LSD hält in dieser Hinsicht jede Menge Überraschungen bereit.

Und das Weazel war an Überraschungen gewöhnt. Es gierte danach.

Das Weazel hatte aber auch gelernt, auf die Warnungen guter Freunde zu hören.

Eine davon wäre gewesen, niemals alleine LSD zu nehmen.

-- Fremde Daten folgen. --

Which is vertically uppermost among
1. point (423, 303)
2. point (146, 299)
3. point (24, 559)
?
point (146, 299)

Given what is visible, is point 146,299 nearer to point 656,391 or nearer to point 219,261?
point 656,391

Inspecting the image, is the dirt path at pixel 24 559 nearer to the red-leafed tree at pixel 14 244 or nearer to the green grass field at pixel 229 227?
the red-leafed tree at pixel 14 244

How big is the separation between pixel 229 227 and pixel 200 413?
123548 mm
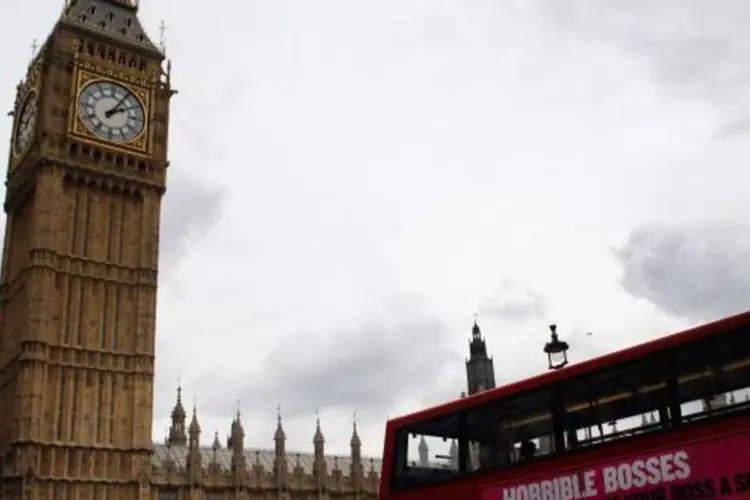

Nachdem das nun nicht mehr zu ändern war, galt es wenigstens, den Rest zu beachten: Wenn Du schon ohne Reiseleiter oder gute Freunde auf Trip gehst, dann erhalte Dir ein gesundes Misstrauen gegenüber allen Filmen, die Dir Deine durchbrennende Vorstellungskraft einschiebt. Lass Dich nicht zu weit in eine Realitätsebene fallen, halte Dir die Tür zu möglichst vielen offen. Hinterfrage nicht ständig, was Du siehst, aber sei auch nicht sonderlich überzeugt davon. Wahr oder unwahr, darum geht es jetzt sowieso grad nicht. Beobachte einfach, genieße die Aussicht. Aber benutze die Boarding Card für den Rückflug nicht als Joint-Filter.

Es gibt in der einschlägigen Literatur diverse Hinweise, wann es gefährlich wird. Die Vermischung verschiedener Realitätsebenen ist nicht nur unmöglich zu verhindern. Sie ist Sinn und Zweck jeder psychedelischen Unternehmung. Dahinter kommen zu wollen, wie die Welten sich durchdringen, geistig herumzuexperimentieren – fair enough! Große Kulturwerke aller Epochen haben erheblich von dieser kostengünstigen Art der Fernreise profitiert.

Drum reise weit und wild und ohne Grenzen, aber vergiss nicht: Dein eigner Kopf ist, was Du als Sternenwelt durchfährst!

Allzu ehrgeizige Versuche, die Gelegenheit zur Klärung letzter Menschheitsfragen zu nutzen, sollten deshalb vermieden werden. Überhaupt gilt es, sich auf gedanklicher Ebene zu mäßigen. Besser ist, stets mit dem Körpergefühl in Kontakt zu bleiben. Auch der Körper kann Dich täuschen, bleibt aber als Korrektiv zum freispinnenden Geist und als letzte Verankerung im Diesseits die einzig vertrauenswürdige Instanz. Insbesondere auf Solo-Trip verliert es sich allzu leicht in den labyrinthischen Gängen Deines chemisch stimulierten Gehirnbrockens. Und wer garantiert, dass Dein Ariadnefaden nicht reißt, Baby Blue?

Die Idee, so etwas Schwerfälliges wie einen Körper beim aktuellen Stand Deiner spirituellen Entwicklung sowieso nicht mehr zu brauchen, solltest Du auf keinen Fall weiterverfolgen. Die Verwandlung in eine Krähe kannst Du gerne einmal ausprobieren – die Kunst des astralen Vogelflugs solltest Du aber fürs Erste südamerikanischen Original-Schamanen überlassen.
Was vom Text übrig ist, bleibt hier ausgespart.